Lexicographic Multi-Objective Optimization and the I-Big-M Method
19 Sep 2025Master AI DataEngineering, Symbolic and Evolutionary Artificial Intelligence9 min read
This section introduces Lexicographic Multi-Objective Optimization Problems (LMOPs), explores standard and non-standard approaches to solving them, and illustrates how Non-Archimedean methods naturally extend classical algorithms.
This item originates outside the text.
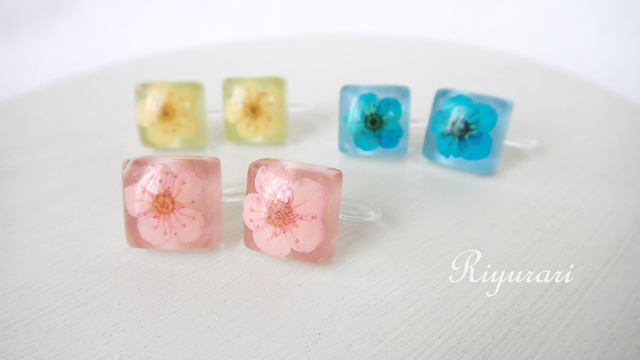 ガラスタイル〜Flower〜 ノンホールピアス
We will gradually connect definitions, algorithms, and examples to form a coherent understanding — culminating with the Infinitely Big-M method.
1. From Single-Objective to Lexicographic Multi-Objective Optimization
Optimization typically focuses on a single scalar function:
$$
\min_{x} f(x) \quad \text{s.t.} \quad x \in D
$$
In many real-world problems, however, multiple objectives must be optimized simultaneously:
$$
f_1, f_2, \dots, f_n
$$
The lexicographic setting imposes a priority order among objectives:
$$
f_1 \gg f_2 \gg \dots \gg f_n
$$
Lexicographic Multi-Objective Optimization Problem (LMOP)
A LMOP is the problem
$$
\operatorname{lex}\min_{x} \ \big(f_1(x), f_2(x), \dots, f_n(x)\big)
$$
subject to $x \in D$, where the priority order is $f_1 \gg f_2 \gg \dots \gg f_n$.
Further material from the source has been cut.